>You could make it a community phenomenon quite like Linux if you would
>allow people to participate without waiting months to see the
>submitted patches integrated. It sucks when a five line patch for a
>very dumb bug is queued and no one cares. It sucks when projects like
>the ksh93 integration need a year, which is 12 months, 367 days or
>just a painful long time to integrate. Do you really think this
>encourages contributors? "Come and wait a year to see your code
>rejected" is the current official slogan of Opensolaris.org
>Which kind of contributor treatment is that?

In some cases the time it takes to integrate is too long and we
should probably be a bit more proactive; Sun not being in the black
for quite some time has stretched engineering resources to its limits
and OpenSolaris integration work is done based on similar prioritizing.

In some cases, the integration started out as simple and then turned
into something a little bit more complicated.

As for ksh93, I think that actually went very well; it's precisely
how such a project would have happened inside Sun (and it may explain
some of the reasons why we did not do it ourselves; by being in the
open we could closely involve the maintainers of the main source
base)

I don't think that you can judge that as an outsider; and you will
remain an outsider (even inside Sun) until you've run through the
complicated process of integrated a major piece of software in
Solaris.

It's easy to see this as just a little bit of paperwork or perhaps
final tollbooth.  But once you've been through it, you realize you
get a lot of meaningful input; you realize you should start soliciting
such input long before you think you're done, long before you've
even started writing code/porting/integrating.  You realize this because
the end product improves, both your contribution to OpenSolaris and
OpenSolaris itself.

You'll be enlightened.  But it is baptism by fire.

Oh, and when did kprobes and ReiserFS integrate?

→ **Input data**:
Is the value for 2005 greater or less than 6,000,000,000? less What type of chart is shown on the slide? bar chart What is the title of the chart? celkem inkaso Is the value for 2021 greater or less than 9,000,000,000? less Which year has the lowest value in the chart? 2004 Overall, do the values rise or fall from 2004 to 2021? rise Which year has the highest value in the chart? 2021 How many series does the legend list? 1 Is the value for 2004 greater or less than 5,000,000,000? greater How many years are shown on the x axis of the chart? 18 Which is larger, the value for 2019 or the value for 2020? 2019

→ **Problem details**: Please answer from the reply about OpenSolaris integration: what does it say has stretched engineering resources to their limits?

→ **Response area**: Sun not being in the black for quite some time.